Apple chief executive Tim Cook has hinted that the company may be willing to end the series of punishing patent disputes going on in courtrooms across the globe.
During the company's latest financial presentation, Cook told analysts and journalists that he would prefer to reach a settlement than continue fighting.
“If we could get to some kind of arrangement where we could be assured that's the case – a fair settlement had occurred – I'd highly prefer to settle versus battle,” he said.
That statement contrasts sharply with the promise from Apple's previous chief executive, the late Steve Jobs, to launch “thermonuclear war” on the Android platform.
"I've always hated litigation," Cook said.
Nevertheless, patent lawyers need not lose too much sleep over any imminent outbreak of peace.
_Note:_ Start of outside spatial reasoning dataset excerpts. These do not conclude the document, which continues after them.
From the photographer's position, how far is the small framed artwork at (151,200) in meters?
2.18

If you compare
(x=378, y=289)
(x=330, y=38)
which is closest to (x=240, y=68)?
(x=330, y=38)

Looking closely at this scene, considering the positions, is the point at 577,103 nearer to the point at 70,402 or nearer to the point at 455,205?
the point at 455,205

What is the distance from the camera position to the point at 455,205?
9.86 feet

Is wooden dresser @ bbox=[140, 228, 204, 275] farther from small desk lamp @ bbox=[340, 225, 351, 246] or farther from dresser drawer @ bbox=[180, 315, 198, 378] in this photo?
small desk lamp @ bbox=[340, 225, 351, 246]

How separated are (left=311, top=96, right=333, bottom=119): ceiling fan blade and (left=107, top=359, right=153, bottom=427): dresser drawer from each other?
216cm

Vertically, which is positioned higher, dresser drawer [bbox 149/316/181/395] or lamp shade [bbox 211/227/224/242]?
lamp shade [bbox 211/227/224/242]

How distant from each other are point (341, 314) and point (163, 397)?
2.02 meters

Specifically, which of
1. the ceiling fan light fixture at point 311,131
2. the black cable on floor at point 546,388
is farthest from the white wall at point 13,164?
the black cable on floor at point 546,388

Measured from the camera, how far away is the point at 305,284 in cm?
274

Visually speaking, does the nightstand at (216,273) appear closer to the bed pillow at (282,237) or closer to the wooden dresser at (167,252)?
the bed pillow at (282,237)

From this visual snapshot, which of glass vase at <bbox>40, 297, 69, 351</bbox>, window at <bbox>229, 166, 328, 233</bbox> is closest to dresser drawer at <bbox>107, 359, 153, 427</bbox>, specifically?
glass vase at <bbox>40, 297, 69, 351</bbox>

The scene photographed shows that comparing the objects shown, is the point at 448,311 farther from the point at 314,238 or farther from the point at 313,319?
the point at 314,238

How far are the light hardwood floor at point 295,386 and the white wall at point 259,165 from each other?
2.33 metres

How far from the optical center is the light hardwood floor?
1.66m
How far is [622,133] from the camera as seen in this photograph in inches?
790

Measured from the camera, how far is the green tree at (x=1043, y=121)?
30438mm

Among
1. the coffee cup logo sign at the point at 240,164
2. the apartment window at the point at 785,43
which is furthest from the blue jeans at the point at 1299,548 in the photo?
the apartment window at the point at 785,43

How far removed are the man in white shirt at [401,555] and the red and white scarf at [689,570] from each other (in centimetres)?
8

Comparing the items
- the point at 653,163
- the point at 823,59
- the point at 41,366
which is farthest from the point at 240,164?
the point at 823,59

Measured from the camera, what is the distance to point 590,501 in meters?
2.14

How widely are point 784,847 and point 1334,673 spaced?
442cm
Cook added that part of his definition of a “fair settlement' included being satisfied that competitors were not stealing Apple's ideas.
“The key thing is that Apple not become the developer for the world. We need people to invent their own stuff,” he said.
Apple's new-found openness to settling patent disputes will get its first test within the next three months.
Last week, a US court ordered Cook and his lawyers to meet with representatives from Samsung, in a bid to settle a patent-related dispute before the case goes to a full trial.
Apple is engaged in a series of patent disputes with HTC, Samsung and Motorola Mobility in various countries across the globe.